- _PAGE EXCERPT_
==============================
Enterprise Blockchain Security 2020-2

Enterprise Blockchain Security 2020-2

January 26, 2021 | Adeline Zhang

This chapter describes the characteristics, usage scenarios, and architecture of enterprise blockchains, and illustrates three major enterprise blockchain systems in three separate sections.

Relationship Between the Enterprise Blockchain and Consortium Blockchain

for a particular purpose by following a unified authentication system, consensus mechanism, and smart contract specification for standards-based interoperability of their respective homogeneous or heterogeneous blockchain data, systems, and services.

The enterprise blockchain is a conceptual term that limits blockchain applications to enterprises. It must work on a certain blockchain platform. According to our observation, most enterprises choose the consortium blockchain technology when deciding to implement the blockchain technology. Therefore, the consortium blockchain is the main concern in this chapter. Hereinafter, the consortium blockchain and the enterprise blockchain are interchangeable.

Characteristics of Consortium Blockchains

A consortium blockchain is generally used to share data between organizations or run programs that they consent. Unlike a public blockchain that has a large number of unregistered nodes, a consortium blockchain has a limited number of participants that have been authenticated. It is also different from a private blockchain in that control over it is not granted to a single manager with the highest privilege, but rather a group of peer nodes.

In addition, a consortium blockchain is oriented towards particular scenarios, with a lot of variances from a public blockchain. In summary, it has the following characteristics:

  • Identity authentication. All participants of a consortium blockchain have a unique identity. Only with such a unique identity, can a participant be granted permissions.
  • Access permission. Consortium blockchains are permissioned. That is to say, a node can gain access to a consortium blockchain only when meeting certain access control conditions. In this sense, a consortium blockchain is thought of as a permissioned blockchain.
  • High throughput. In some usage scenarios (such as finance) that feature high-frequency transactions, a consortium blockchain should deliver high throughputs to support massive applications.
  • Low latency. In a public blockchain, such as Bitcoin, the delay caused by generation of six blocks to confirm a transaction is too long for many consortium blockchain applications, which are supposed to support fast transactions. A consortium blockchain assumes a certain degree of trust in peer nodes by performing identity authentication and access controls. It shortens the time to reach consensus by simplifying the consensus algorithm, leading to a low latency.
==============================
- _DATA SHOWN_
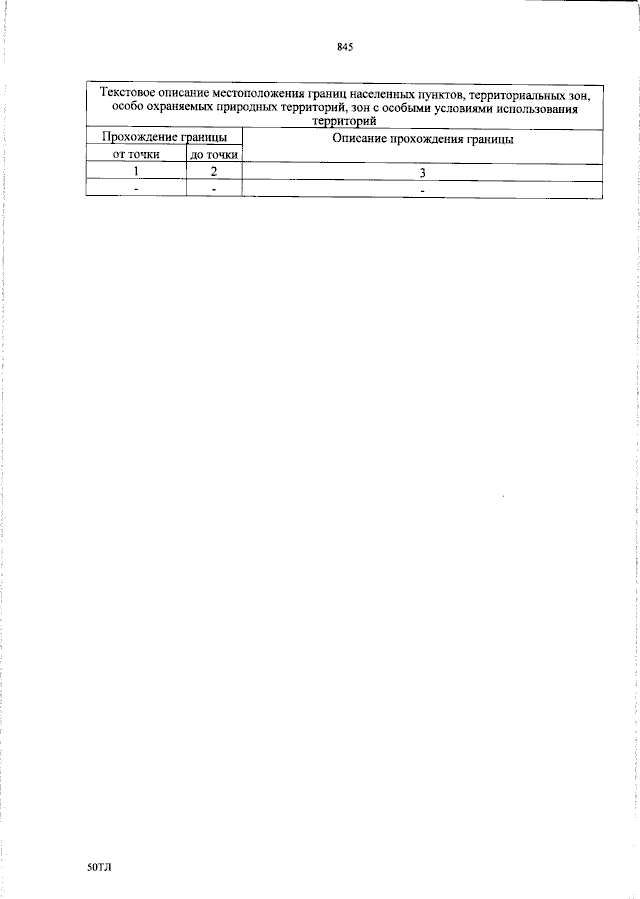 845

| Текстовое описание местоположения границ населенных пунктов, территориальных зон, особо охраняемых природных территорий, зон с особыми условиями использования территорий | | |
|---|---|---|
| Прохождение границы | | Описание прохождения границы |
| от точки | до точки | |
| 1 | 2 | 3 |
| - | - | - |

50ТЛ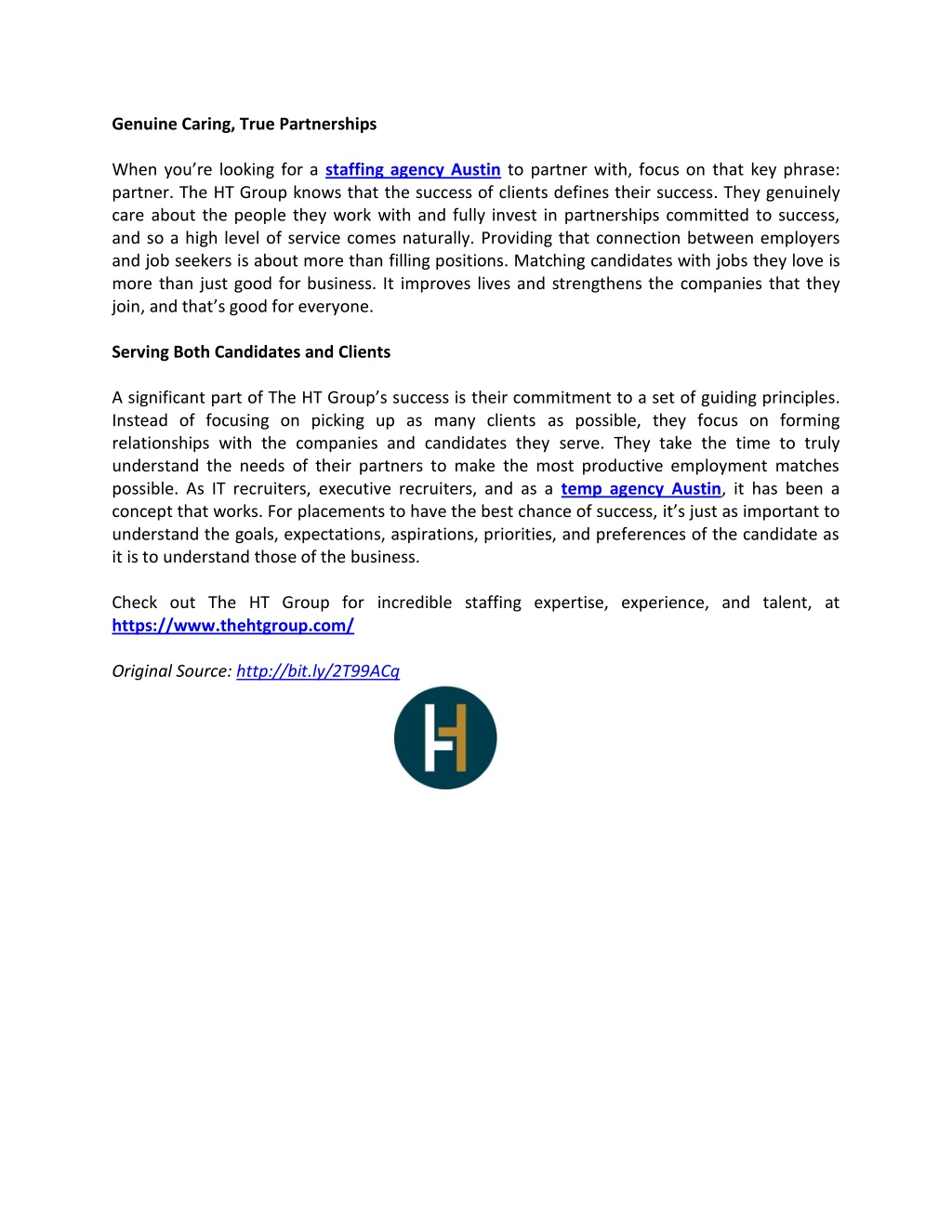 Genuine Caring, True Partnerships

When you're looking for a staffing agency Austin to partner with, focus on that key phrase: partner. The HT Group knows that the success of clients defines their success. They genuinely care about the people they work with and fully invest in partnerships committed to success, and so a high level of service comes naturally. Providing that connection between employers and job seekers is about more than filling positions. Matching candidates with jobs they love is more than just good for business. It improves lives and strengthens the companies that they join, and that's good for everyone.

Serving Both Candidates and Clients

A significant part of The HT Group's success is their commitment to a set of guiding principles. Instead of focusing on picking up as many clients as possible, they focus on forming relationships with the companies and candidates they serve. They take the time to truly understand the needs of their partners to make the most productive employment matches possible. As IT recruiters, executive recruiters, and as a temp agency Austin, it has been a concept that works. For placements to have the best chance of success, it's just as important to understand the goals, expectations, aspirations, priorities, and preferences of the candidate as it is to understand those of the business.

Check out The HT Group for incredible staffing expertise, experience, and talent, at https://www.thehtgroup.com/

Original Source: http://bit.ly/2T99ACq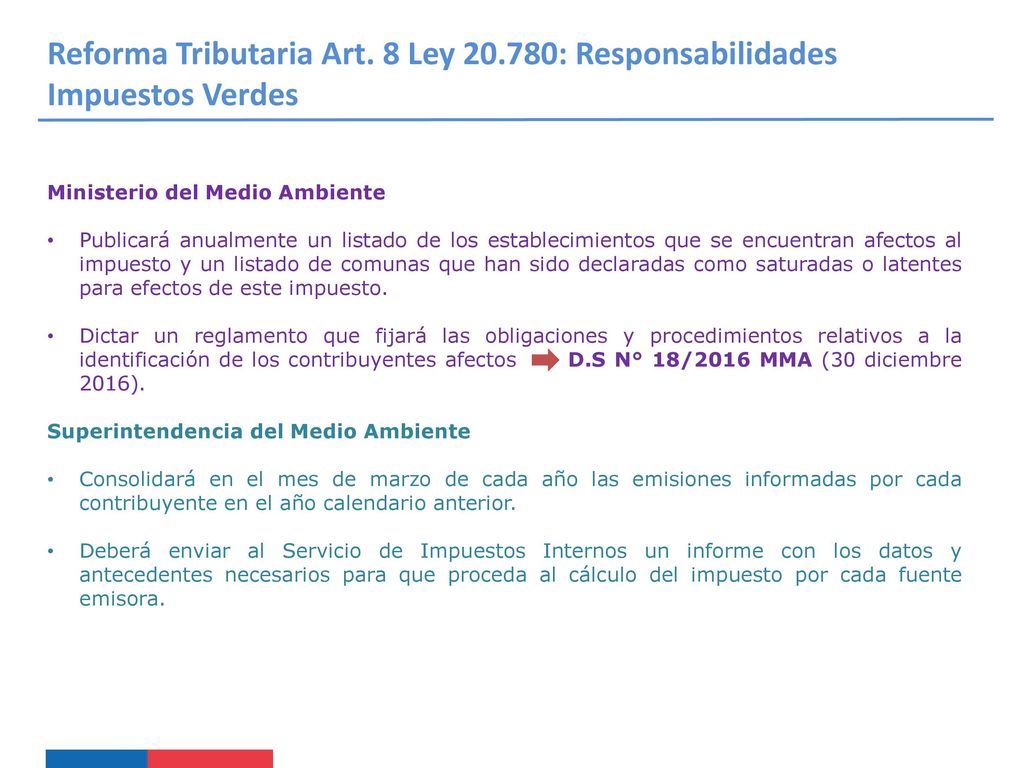 Reforma Tributaria Art. 8 Ley 20.780: Responsabilidades Impuestos Verdes

Ministerio del Medio Ambiente

• Publicará anualmente un listado de los establecimientos que se encuentran afectos al impuesto y un listado de comunas que han sido declaradas como saturadas o latentes para efectos de este impuesto.

• Dictar un reglamento que fijará las obligaciones y procedimientos relativos a la identificación de los contribuyentes afectos D.S N° 18/2016 MMA (30 diciembre 2016).

Superintendencia del Medio Ambiente

• Consolidará en el mes de marzo de cada año las emisiones informadas por cada contribuyente en el año calendario anterior.

• Deberá enviar al Servicio de Impuestos Internos un informe con los datos y antecedentes necesarios para que proceda al cálculo del impuesto por cada fuente emisora.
==============================
- _TASK INSTRUCTIONS_
Reproduce verbatim the passage of the enterprise blockchain article above, starting at "Characteristics of Consortium" and ending at "be granted permissions.".

- _RESPONSE FOR THIS EXERCISE_
Characteristics of Consortium Blockchains

A consortium blockchain is generally used to share data between organizations or run programs that they consent. Unlike a public blockchain that has a large number of unregistered nodes, a consortium blockchain has a limited number of participants that have been authenticated. It is also different from a private blockchain in that control over it is not granted to a single manager with the highest privilege, but rather a group of peer nodes.

In addition, a consortium blockchain is oriented towards particular scenarios, with a lot of variances from a public blockchain. In summary, it has the following characteristics:

  • Identity authentication. All participants of a consortium blockchain have a unique identity. Only with such a unique identity, can a participant be granted permissions.